## Directions
The listing below needs to be copied in full, exactly.

## Collected material
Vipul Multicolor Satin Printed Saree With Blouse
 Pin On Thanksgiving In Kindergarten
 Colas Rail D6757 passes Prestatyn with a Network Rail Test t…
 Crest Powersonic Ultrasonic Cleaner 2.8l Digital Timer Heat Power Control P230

## Answer space
Vipul Multicolor Satin Printed Saree With Blouse
 Pin On Thanksgiving In Kindergarten
 Colas Rail D6757 passes Prestatyn with a Network Rail Test t…
 Crest Powersonic Ultrasonic Cleaner 2.8l Digital Timer Heat Power Control P230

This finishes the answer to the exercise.